Am härtesten betroffen ist der Hauptsitz des Unternehmens in Augsburg, der zugleich mit noch rund 4300 Beschäftigten der größte Standort des Unternehmens ist. Hier ist endgültig klar, wie viele Arbeitsplätze geopfert werden sollen. Stand zunächst die Drohung im Raum, 1800 Stellen seien gefährdet, konnte die Zahl auf etwa 800 deutlich nach unten verhandelt werden. Dabei legen Wiedemann und Augsburgs IG-Metall-Chef Michael Leppek Wert darauf, dass dies sozial verträglich, also ohne betriebsbedingte Kündigungen geschieht. Doch wie auch die Unternehmensleitung um MAN-Energy-Solutions-Chef Uwe Lauber können sie nicht ausschließen, dass „das scharfe Schwert der Entlassung“(Wiedemann) doch noch zum Einsatz kommt. Damit Kündigungen verhindert werden, müssen möglichst viele Beschäftigte bereit sein, freiwillig aus dem Unternehmen etwa über Altersteilzeit oder Abfindungen auszuscheiden. Über diese Möglichkeiten wurden die Mitarbeiter von den Verantwortlichen informiert. In der Advents- und Weihnachtszeit müssen sie sich überlegen, inwiefern sie bleiben oder die Firma verlassen wollen – eine schwierige und belastende Situation. Ältere Beschäftigte stehen also vor der Frage, ob sie früher in den Ruhestand gehen, und andere Mitarbeiter müssen für sich klären, ob sie mit einer Abfindung ausscheiden, auch weil sie schon einen Job in einem anderen Betrieb in Aussicht haben. Am Ende gilt das Prinzip der doppelten Freiwilligkeit: Nur wenn Beschäftigte dem Unternehmen den Rücken kehren wollen und der Arbeitgeber damit einverstanden ist, kommen Altersteilzeit oder Abfindung zum Einsatz. So soll verhindert werden, dass zu viele Experten gehen und das Unternehmen wichtiges Know-how einbüßt.

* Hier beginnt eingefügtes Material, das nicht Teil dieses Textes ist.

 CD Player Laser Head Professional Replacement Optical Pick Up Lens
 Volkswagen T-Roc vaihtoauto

Doch auch Mitarbeiter, die vom Unternehmen Abschied nehmen, aber noch keine neue Tätigkeit gefunden haben, sollen nicht allein gelassen werden. Insbesondere Gewerkschaftsmann Leppek hat sich hier erfolgreich für die Einrichtung einer Transfergesellschaft eingesetzt, in der die Beschäftigten auch durch Zuzahlungen des Arbeitgebers für zwölf Monate immerhin 80 Prozent ihres Nettolohns erhalten.

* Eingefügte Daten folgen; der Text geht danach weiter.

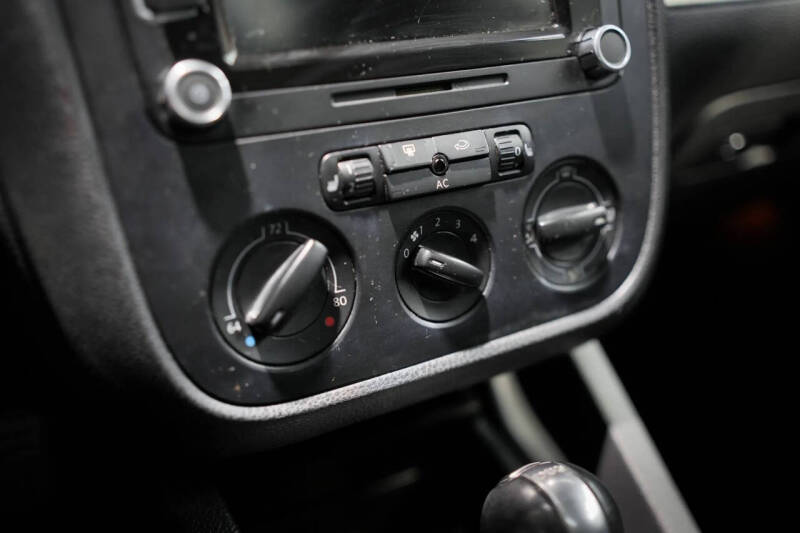 2009 Volkswagen GTI
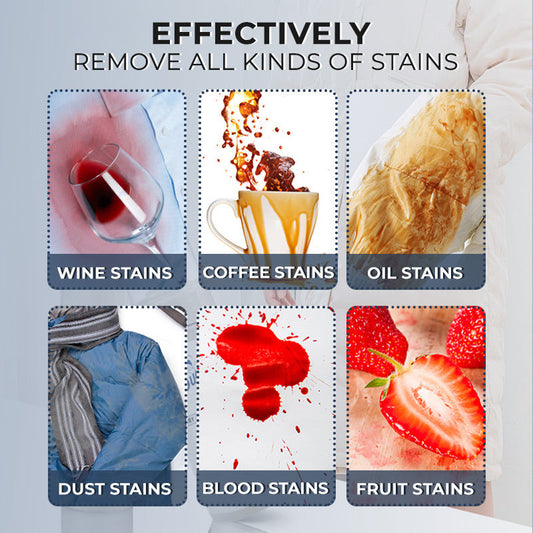 Dry Cleaning Agent(One Wipe is Clean)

Die Betroffenen können sogar noch sechs Monate länger in der Transfergesellschaft bleiben, wenn sie einen Teil ihrer Abfindung einbringen. In der Zeit werden die ausgeschiedenen Mitarbeiter von Spezialisten weiter qualifiziert, erhalten also etwa Hilfe bei Bewerbungen. Am Ende geht es Unternehmenschef Lauber wie den ArbeitnehmerFürsprechern darum, den Arbeitsplatzabbau so sozial verträglich wie möglich zu gestalten. Doch sagen nicht genügend Mitarbeiter dem Unternehmen Adieu, könnte doch das „scharfe Schwert“der Kündigung gezogen werden.
Der Druck auf die Unternehmensspitze ist groß, die mit dem Mutterkonzern VW verabredeten Einsparungen von 450 Millionen Euro bis 2023 zu erreichen. Dazu müssen neben vielen anderen Kostensenkungen und Effizienzsteigerungen die Personalausgaben spürbar sinken. Nach all den harten Einschnitten lockt für die übrig gebliebenen Mitarbeiter ein weiterer Verbleib im als vergleichsweise sicher geltenden Hafen Volkswagen. VW hatte bekanntlich MAN Energy Solutions ins Schaufenster gestellt, wollte sich also von dem Maschinenbauer trennen. Dabei wurden schon Käufer aus Japan (Mitsubishi) und aus den USA (Cummins, Advent) heiß gehandelt. Doch nach der Zusage, dass MAN Energy Solutions 450 Millionen Euro einspart und die Vorsteuerrendite von 3,5 Prozent (2019) auf etwa neun Prozent steigert, haben die Mächtigen in Wolfsburg die Augsburger Tochter aus dem Schaufenster genommen. Nun kann MAN Energy Solutions auf alle Fälle bis Ende 2024 im VWReich bleiben. Wird das Unternehmen noch gewinnträchtiger, kommen zwei Jahre obendrauf.